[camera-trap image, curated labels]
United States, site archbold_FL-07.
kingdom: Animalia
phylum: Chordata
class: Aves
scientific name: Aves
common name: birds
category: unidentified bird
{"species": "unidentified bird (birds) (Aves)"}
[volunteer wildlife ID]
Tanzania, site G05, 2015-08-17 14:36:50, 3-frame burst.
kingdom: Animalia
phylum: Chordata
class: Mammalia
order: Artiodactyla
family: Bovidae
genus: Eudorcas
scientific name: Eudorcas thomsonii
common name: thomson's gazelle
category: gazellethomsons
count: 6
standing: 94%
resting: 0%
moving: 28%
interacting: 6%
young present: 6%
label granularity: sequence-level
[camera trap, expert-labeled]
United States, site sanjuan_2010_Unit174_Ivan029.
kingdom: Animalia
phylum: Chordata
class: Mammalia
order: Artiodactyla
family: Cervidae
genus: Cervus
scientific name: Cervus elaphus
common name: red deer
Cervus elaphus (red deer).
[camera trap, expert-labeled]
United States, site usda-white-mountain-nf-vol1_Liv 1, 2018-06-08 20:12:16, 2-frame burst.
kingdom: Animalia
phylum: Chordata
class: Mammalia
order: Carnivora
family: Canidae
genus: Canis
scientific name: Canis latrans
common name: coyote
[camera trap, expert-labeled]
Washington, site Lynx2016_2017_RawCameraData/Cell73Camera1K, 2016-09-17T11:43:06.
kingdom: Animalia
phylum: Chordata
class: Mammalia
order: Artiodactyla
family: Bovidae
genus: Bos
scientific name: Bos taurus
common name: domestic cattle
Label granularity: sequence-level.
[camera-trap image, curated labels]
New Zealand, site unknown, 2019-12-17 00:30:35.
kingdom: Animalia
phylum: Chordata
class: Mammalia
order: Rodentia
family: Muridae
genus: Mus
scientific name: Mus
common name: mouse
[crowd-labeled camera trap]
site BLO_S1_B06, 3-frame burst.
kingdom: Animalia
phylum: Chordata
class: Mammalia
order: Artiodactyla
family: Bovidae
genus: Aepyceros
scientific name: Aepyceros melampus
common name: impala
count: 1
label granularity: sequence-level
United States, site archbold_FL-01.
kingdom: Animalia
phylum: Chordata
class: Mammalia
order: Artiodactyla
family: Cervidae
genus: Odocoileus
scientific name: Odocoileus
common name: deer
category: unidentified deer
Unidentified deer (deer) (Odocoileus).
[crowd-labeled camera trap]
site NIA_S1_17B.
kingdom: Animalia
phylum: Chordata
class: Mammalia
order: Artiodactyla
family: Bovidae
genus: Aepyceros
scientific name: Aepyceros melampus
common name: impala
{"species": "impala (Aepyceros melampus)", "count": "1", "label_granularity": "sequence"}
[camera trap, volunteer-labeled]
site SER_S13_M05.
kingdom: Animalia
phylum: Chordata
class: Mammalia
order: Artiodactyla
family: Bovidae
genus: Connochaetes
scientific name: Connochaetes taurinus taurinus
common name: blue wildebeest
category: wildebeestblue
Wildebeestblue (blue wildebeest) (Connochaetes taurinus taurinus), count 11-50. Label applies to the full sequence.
__________________________________________________
## Exercise directions
Exactly as they stand, repeat all the records.

## Your response
[camera-trap image, curated labels]
United States, site archbold_FL-07.
kingdom: Animalia
phylum: Chordata
class: Aves
scientific name: Aves
common name: birds
category: unidentified bird
{"species": "unidentified bird (birds) (Aves)"}
[volunteer wildlife ID]
Tanzania, site G05, 2015-08-17 14:36:50, 3-frame burst.
kingdom: Animalia
phylum: Chordata
class: Mammalia
order: Artiodactyla
family: Bovidae
genus: Eudorcas
scientific name: Eudorcas thomsonii
common name: thomson's gazelle
category: gazellethomsons
count: 6
standing: 94%
resting: 0%
moving: 28%
interacting: 6%
young present: 6%
label granularity: sequence-level
[camera trap, expert-labeled]
United States, site sanjuan_2010_Unit174_Ivan029.
kingdom: Animalia
phylum: Chordata
class: Mammalia
order: Artiodactyla
family: Cervidae
genus: Cervus
scientific name: Cervus elaphus
common name: red deer
Cervus elaphus (red deer).
[camera trap, expert-labeled]
United States, site usda-white-mountain-nf-vol1_Liv 1, 2018-06-08 20:12:16, 2-frame burst.
kingdom: Animalia
phylum: Chordata
class: Mammalia
order: Carnivora
family: Canidae
genus: Canis
scientific name: Canis latrans
common name: coyote
[camera trap, expert-labeled]
Washington, site Lynx2016_2017_RawCameraData/Cell73Camera1K, 2016-09-17T11:43:06.
kingdom: Animalia
phylum: Chordata
class: Mammalia
order: Artiodactyla
family: Bovidae
genus: Bos
scientific name: Bos taurus
common name: domestic cattle
Label granularity: sequence-level.
[camera-trap image, curated labels]
New Zealand, site unknown, 2019-12-17 00:30:35.
kingdom: Animalia
phylum: Chordata
class: Mammalia
order: Rodentia
family: Muridae
genus: Mus
scientific name: Mus
common name: mouse
[crowd-labeled camera trap]
site BLO_S1_B06, 3-frame burst.
kingdom: Animalia
phylum: Chordata
class: Mammalia
order: Artiodactyla
family: Bovidae
genus: Aepyceros
scientific name: Aepyceros melampus
common name: impala
count: 1
label granularity: sequence-level
United States, site archbold_FL-01.
kingdom: Animalia
phylum: Chordata
class: Mammalia
order: Artiodactyla
family: Cervidae
genus: Odocoileus
scientific name: Odocoileus
common name: deer
category: unidentified deer
Unidentified deer (deer) (Odocoileus).
[crowd-labeled camera trap]
site NIA_S1_17B.
kingdom: Animalia
phylum: Chordata
class: Mammalia
order: Artiodactyla
family: Bovidae
genus: Aepyceros
scientific name: Aepyceros melampus
common name: impala
{"species": "impala (Aepyceros melampus)", "count": "1", "label_granularity": "sequence"}
[camera trap, volunteer-labeled]
site SER_S13_M05.
kingdom: Animalia
phylum: Chordata
class: Mammalia
order: Artiodactyla
family: Bovidae
genus: Connochaetes
scientific name: Connochaetes taurinus taurinus
common name: blue wildebeest
category: wildebeestblue
Wildebeestblue (blue wildebeest) (Connochaetes taurinus taurinus), count 11-50. Label applies to the full sequence.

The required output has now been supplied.